Au Kirghizstan, l’accès à l’éducation reste un défi majeur. Notamment pour les enfants des quartiers défavorisés à la périphérie de la capitale, Bichkek. Dans ce contexte, le BICE et Bir Duino ont appuyé en 2023, avec la mairie, 14 femmes dans le processus de formation, puis d’ouverture et d’équipement de lieux d’accueil pour les petits. D’avril 2025 à mars 2027, le projet Livres en mouvement permettra, via une bibliothèque mobile, d’amener les livres et la lecture auprès des enfants accueillis dans ces crèches.
Au Paraguay, le BICE et Callescuella ont mis en place un modèle de Centre d’éducation pour la petite enfance (CEPI) qui prendra en charge d’ici 2027 160 enfants dès l’âge de 2 ans. Ces endroits offrent aux tout-petits un environnement sûr et des activités récréatives dans une ludothèque et un appui nutritionnel pour lutter contre la malnutrition.*
En République démocratique du Congo, au Nord et au Sud-Kivu, où la population est éprouvée par les conflits armés, le BICE, Ghovodi et Peder, viennent d’ouvrir des ludothèques pour les jeunes enfants déplacés ou vulnérables. Au regard de la détérioration des conditions de vie, une boisson et un goûter nutritif sont également fournis.*
Nos actions de plaidoyer
Le BICE mène en parallèle des actions de plaidoyer à l’échelle locale, nationale et internationale. En partenariat avec les membres de son réseau. Lors de la 58e session du Conseil des droits de l’homme, à l’occasion de la journée de débat consacrée en 2025 à la petite enfance, le BICE a soumis un exposé écrit sur l’enseignement pré-primaire. S’appuyant sur des observations de terrain au Cambodge, au Paraguay et au Guatemala, le BICE a alerté sur le manque de programmes adaptés pour les jeunes enfants et formulé plusieurs recommandations concrètes pour renforcer leurs droits.
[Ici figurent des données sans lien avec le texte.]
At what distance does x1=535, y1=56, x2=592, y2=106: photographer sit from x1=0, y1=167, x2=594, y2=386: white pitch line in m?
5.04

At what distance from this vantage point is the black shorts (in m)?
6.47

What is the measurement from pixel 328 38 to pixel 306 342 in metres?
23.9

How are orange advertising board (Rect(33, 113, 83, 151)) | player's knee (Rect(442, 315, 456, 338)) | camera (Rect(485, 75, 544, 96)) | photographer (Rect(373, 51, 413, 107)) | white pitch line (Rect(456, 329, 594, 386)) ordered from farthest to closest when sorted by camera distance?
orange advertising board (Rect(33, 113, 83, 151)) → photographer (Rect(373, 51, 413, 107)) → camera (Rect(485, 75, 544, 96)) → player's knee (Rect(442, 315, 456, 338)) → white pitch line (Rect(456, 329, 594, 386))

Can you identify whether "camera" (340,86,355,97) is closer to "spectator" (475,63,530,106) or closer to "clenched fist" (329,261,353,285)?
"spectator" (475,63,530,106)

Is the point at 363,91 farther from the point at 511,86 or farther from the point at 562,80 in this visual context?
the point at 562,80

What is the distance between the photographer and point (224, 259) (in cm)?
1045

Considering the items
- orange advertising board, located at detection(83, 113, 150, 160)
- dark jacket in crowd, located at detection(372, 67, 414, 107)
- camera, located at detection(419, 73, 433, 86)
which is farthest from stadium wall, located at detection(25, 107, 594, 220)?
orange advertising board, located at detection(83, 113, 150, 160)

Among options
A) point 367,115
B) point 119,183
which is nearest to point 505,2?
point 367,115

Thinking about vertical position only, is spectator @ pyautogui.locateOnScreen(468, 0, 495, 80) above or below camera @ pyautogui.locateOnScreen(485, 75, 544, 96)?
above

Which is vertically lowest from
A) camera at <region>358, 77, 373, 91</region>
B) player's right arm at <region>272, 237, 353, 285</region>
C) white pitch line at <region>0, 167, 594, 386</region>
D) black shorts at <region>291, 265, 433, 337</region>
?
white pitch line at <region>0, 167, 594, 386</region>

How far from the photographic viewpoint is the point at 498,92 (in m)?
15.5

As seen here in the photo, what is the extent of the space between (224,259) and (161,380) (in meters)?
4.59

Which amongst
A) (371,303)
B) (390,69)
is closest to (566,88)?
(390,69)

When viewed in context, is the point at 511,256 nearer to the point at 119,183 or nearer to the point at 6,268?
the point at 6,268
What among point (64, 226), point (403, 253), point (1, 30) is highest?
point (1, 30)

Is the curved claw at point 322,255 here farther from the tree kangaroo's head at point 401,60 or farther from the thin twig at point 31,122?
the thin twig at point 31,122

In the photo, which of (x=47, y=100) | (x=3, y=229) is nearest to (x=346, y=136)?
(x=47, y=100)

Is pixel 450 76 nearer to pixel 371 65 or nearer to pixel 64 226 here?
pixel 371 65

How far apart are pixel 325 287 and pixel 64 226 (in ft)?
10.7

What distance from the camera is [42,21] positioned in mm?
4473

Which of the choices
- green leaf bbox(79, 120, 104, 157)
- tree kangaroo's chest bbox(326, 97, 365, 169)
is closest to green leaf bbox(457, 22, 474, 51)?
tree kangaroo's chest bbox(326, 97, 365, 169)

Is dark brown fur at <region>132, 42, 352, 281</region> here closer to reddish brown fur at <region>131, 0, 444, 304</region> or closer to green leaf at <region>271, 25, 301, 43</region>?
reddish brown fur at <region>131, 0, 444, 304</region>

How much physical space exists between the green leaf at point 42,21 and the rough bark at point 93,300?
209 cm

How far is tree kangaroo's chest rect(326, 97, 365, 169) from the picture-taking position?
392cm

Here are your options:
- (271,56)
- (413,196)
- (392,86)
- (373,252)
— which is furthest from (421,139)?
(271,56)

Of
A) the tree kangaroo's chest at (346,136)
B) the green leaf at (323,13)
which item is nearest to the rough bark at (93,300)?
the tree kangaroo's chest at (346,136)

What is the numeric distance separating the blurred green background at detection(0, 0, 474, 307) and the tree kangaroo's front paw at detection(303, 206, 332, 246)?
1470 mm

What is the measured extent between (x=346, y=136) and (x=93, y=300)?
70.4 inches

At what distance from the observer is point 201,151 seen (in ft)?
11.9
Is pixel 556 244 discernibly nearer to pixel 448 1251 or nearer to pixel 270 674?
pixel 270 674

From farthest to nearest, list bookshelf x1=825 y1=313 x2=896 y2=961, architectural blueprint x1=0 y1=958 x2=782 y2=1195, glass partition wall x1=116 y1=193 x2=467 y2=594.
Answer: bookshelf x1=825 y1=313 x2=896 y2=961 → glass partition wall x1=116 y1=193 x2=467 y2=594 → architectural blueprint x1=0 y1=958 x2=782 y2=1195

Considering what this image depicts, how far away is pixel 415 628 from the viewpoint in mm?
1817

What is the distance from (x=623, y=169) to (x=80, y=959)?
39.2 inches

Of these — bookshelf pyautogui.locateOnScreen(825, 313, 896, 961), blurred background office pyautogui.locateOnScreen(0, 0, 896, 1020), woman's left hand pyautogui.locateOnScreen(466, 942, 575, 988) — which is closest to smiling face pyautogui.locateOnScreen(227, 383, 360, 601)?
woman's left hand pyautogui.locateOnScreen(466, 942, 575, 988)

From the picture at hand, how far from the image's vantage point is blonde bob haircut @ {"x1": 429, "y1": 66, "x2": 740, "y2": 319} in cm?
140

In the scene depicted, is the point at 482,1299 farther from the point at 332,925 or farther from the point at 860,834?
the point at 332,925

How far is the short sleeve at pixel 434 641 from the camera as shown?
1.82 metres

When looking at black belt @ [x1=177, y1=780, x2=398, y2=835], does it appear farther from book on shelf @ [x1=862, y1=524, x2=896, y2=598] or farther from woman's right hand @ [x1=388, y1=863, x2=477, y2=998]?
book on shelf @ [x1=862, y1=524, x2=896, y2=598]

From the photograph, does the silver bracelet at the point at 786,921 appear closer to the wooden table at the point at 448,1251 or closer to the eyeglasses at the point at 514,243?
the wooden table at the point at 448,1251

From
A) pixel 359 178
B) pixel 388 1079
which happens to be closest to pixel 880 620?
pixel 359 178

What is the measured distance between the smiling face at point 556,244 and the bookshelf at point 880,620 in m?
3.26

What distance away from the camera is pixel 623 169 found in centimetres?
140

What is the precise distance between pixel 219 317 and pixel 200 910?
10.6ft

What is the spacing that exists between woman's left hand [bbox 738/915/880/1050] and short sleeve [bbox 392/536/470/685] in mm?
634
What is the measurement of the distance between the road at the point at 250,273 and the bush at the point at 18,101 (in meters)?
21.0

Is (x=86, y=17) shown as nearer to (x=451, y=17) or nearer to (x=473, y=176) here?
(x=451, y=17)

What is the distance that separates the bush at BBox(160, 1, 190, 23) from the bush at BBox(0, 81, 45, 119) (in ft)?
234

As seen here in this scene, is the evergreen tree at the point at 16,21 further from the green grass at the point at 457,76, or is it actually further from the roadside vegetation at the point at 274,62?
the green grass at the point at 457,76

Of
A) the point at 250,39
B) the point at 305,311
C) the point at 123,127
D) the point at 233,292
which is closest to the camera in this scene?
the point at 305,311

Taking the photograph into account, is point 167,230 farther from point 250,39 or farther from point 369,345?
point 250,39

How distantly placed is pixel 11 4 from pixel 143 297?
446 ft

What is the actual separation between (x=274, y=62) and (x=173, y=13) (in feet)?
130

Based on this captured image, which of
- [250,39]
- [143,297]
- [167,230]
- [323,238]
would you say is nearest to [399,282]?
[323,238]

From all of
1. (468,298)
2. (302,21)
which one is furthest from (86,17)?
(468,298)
En savoir plus : https://bice.org/fr/le-bice-plaide-pour-le-developpement-de-la-petite-enfance-a-lonu/
*Actions menées dans le cadre du projet Écoles sans Murs 2 (EsM), soutenu par l’Agence française de développement (AFD) et déployé au Guatemala, au Paraguay, en RDC et au Cambodge.
[1] Ministère des Solidarités et de la Santé (2020). Les 1 000 premiers jours.
[2] UNICEF (n.d) L’avenir commence aujourd’hui. Le développement de la petite enfance pour tous les enfants partout.
[3] Ibid.
[4] Ibid.
[5] Ibid.
[6] Ibid.
[7] Nations unies (1989). Convention relative aux droits de l’enfant.
[8] Nations unies (2005). Observation générale No 7. Mise en œuvre des droits de l’enfant dans la petite enfance.
[9] OMS (2017). Séance d’information technique sur l’investissement dans le développement dans la petite enfance.